O poema 6 remonta ao “sonho de Ícaro”, que tentou
voar até o sol com asas de cera, mas estas se derreteram no caminho. “O sonho
acabou” é uma citação literal do beatle
John Lennon: “the dream is over”, referindo-se ao sonho da geração que fizera
as revoltas do “maio de
O poema 7 é outro achado: um vaso chinês quebrado
traz lembranças que vêm como “retalhos de uma vida”.
No poema 8, o humor sutil: o balde d’água que apaga
não o sol, mas o calor que abrasa o dia.
O poema 9 brinca com a forma da chuva, que cai como
cristal, mas, em vez de quebrar, molha o chão.

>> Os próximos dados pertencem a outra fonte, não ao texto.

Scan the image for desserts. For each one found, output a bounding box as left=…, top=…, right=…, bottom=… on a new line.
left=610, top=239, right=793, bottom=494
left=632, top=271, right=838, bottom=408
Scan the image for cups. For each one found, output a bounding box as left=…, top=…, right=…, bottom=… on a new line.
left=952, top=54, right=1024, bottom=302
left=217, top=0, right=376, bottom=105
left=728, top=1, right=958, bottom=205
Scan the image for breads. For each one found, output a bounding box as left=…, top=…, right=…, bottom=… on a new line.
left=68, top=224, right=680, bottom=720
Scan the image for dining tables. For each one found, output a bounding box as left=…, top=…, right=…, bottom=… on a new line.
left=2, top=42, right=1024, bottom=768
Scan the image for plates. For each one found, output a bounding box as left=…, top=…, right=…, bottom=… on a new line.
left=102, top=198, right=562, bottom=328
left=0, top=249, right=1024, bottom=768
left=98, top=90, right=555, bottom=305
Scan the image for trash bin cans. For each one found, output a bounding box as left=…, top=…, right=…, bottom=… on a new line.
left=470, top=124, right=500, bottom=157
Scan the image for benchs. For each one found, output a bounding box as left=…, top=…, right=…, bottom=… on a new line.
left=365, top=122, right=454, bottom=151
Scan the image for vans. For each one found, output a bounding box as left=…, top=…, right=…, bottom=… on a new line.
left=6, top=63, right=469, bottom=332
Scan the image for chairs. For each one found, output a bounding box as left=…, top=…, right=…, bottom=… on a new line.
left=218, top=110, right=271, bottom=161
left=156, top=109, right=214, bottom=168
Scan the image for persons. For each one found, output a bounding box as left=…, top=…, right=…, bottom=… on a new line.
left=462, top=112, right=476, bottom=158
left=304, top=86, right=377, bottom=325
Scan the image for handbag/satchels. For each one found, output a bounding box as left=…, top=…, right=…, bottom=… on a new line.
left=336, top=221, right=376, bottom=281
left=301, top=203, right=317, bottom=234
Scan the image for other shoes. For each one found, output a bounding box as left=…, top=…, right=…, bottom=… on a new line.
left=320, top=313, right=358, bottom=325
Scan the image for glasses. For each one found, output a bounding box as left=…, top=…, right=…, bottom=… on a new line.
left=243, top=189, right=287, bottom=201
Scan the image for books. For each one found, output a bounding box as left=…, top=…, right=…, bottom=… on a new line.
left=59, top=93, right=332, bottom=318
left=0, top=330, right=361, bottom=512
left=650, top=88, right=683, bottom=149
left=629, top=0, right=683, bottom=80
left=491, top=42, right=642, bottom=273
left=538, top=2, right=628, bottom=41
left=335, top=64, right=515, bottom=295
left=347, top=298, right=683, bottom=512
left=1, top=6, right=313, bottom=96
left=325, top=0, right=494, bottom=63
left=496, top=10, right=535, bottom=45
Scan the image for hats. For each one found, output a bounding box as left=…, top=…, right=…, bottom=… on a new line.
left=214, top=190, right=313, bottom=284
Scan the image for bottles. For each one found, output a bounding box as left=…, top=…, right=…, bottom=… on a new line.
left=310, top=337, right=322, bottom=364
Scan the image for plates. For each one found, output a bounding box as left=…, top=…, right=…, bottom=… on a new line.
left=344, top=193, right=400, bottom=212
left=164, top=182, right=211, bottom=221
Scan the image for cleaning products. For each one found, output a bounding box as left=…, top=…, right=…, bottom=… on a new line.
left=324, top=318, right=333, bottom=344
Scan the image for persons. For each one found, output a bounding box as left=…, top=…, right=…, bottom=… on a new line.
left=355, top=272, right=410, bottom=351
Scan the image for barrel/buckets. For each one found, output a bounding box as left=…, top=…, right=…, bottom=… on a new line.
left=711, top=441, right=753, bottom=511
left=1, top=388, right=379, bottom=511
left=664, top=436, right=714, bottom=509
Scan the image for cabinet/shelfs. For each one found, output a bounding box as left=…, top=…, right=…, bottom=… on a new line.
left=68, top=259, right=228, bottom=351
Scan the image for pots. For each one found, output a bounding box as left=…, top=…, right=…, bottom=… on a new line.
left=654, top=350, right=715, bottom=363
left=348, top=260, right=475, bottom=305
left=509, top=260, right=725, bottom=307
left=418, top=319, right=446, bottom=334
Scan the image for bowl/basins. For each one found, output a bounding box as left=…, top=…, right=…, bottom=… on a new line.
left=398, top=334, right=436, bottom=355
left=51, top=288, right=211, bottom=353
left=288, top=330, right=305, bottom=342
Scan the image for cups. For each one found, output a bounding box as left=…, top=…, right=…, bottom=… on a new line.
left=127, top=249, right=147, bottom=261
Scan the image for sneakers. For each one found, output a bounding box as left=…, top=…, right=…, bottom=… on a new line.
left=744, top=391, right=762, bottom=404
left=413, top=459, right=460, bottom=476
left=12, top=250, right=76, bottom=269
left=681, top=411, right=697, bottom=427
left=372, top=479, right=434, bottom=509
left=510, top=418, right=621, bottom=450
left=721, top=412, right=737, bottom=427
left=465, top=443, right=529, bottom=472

No décimo poema, a sensação causada pela estrela
solitária é tão forte que o poeta a compara ao luar.
O relógio de sol aludido no poema 11 é um artefato
antigo, que, sem a presença do sol, para de funcionar.

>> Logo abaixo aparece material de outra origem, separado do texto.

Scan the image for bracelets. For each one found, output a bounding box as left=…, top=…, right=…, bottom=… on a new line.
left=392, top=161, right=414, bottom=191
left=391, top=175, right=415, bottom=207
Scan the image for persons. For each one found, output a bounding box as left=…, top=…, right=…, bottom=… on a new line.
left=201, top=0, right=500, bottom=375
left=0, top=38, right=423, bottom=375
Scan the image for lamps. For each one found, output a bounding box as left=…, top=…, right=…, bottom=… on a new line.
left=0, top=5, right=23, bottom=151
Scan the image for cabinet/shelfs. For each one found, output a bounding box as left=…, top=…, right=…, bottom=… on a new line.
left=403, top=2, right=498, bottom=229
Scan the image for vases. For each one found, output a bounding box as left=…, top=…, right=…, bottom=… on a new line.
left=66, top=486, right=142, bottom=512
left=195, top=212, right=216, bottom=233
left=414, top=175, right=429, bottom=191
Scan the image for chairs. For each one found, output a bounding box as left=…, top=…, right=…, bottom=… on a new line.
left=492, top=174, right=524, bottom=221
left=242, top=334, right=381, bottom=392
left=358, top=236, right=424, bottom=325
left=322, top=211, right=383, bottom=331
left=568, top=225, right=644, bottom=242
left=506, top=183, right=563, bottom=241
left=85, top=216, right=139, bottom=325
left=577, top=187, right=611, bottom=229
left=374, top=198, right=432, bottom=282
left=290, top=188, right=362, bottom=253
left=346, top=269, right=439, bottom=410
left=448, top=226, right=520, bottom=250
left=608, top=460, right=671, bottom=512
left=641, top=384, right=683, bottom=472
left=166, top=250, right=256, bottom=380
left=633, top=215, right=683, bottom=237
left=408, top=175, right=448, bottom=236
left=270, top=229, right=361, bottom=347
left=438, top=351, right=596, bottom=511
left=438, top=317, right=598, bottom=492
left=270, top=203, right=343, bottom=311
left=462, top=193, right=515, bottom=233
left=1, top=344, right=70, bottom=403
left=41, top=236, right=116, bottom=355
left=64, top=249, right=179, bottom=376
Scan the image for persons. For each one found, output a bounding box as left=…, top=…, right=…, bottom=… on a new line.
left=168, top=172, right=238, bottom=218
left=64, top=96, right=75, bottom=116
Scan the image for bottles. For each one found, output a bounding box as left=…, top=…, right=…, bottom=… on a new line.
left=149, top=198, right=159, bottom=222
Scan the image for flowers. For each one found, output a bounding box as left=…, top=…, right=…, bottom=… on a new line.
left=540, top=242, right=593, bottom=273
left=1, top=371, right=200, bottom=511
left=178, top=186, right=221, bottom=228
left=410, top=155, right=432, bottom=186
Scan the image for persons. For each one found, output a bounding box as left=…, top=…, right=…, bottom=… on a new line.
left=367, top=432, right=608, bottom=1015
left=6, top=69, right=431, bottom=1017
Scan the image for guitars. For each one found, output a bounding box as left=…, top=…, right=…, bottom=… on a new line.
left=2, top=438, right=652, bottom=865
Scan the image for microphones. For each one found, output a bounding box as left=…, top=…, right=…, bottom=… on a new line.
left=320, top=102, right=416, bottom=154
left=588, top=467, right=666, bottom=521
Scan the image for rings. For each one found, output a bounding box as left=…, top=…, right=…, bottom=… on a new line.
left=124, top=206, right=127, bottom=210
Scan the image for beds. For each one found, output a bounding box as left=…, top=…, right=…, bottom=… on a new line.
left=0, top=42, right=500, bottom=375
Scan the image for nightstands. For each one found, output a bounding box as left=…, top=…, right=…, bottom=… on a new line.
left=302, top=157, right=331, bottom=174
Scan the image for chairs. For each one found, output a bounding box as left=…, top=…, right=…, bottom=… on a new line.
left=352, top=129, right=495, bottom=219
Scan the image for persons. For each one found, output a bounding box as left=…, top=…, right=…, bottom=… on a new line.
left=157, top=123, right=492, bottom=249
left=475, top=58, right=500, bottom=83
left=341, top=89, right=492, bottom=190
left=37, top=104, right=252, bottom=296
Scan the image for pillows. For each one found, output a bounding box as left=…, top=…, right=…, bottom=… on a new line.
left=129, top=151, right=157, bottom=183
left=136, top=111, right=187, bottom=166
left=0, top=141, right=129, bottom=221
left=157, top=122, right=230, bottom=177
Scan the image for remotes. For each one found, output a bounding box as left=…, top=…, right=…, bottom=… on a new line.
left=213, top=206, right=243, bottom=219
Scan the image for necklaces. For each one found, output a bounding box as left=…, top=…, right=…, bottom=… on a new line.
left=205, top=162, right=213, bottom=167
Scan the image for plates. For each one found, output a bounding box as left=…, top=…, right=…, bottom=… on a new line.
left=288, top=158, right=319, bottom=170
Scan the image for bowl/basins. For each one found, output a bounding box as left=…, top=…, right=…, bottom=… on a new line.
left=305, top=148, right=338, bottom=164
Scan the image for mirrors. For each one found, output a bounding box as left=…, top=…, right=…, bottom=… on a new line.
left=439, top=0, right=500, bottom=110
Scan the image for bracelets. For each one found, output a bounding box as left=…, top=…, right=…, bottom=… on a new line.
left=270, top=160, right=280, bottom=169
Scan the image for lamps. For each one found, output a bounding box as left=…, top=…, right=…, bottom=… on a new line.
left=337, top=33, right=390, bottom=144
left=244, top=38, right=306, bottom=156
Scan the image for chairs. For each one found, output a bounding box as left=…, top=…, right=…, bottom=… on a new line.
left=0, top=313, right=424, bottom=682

Os poemas 13 e 14 complementam-se na visão do trilho
que brota do asfalto na praça chamada Saudade, trazendo a lembrança de uma
cidade e de um tempo distantes.
O poema de número 15 contraria uma regra básica: o
haicai não deve ser reflexivo. Trata-se de uma composição não apenas
“filosófica”, mas também “poética”. Ocorre que o haicai é a expressão do
instante, da sensação que o haicaísta percebe em um momento único. Nesse
sentido, podemos entender melhor o texto: o cerne de tudo é o silêncio
“daquele” momento. O problema reside na palavra “verdade”, que é um conceito
visível apenas para quem a está expressando, isto é, ao poeta. O silêncio,
neste caso, pode significar o fim ou o início de algo. E o haicai não pode
deixar esse tipo de dúvida. Entretanto, temos aqui, um belo exemplar de poesia,
escrito na forma de haicai, mas que não se completa como tal: é um terceto.
O último poema dá-nos a
oportunidade de incluir mais um elemento na nossa teoria do haicai, relembrando
o que escreveu a respeito o mexicano Octavio Paz, quando disse que o haicai se
divide em duas partes: uma, que reflete a condição geral, temporal e/ou espacial
do poema, contendo em si a ideia de repetição cotidiana e, por isso, de
eternidade; outra, refletindo o instante, o efêmero a experiência incomparável.
Uma parte descritiva; outra, inesperada, relampejante, única. Vejamos:
1. Madeira no campo. / Polpa, papel e palavra. Esta primeira parte reúne as
informações essenciais para se chegar ao elemento-surpresa. E aqui temos a sequência
espaço-tempo completa: a madeira do campo, transformada em polpa, faz-se em
papel; alia-se a este as palavras.
2. O livro está pronto. Este é o relâmpago, o elemento inesperado, completando a sequência.
O haicai é uma arte
difícil dentro da sua simplicidade. Talvez por isso as crianças têm enorme
facilidade para apreender o que os haicaístas chamam de “espírito do haicai”: uma
poesia antiliterária, surpreendente como um artefato capaz de fazer brotar a
beleza a partir da banal realidade cotidiana.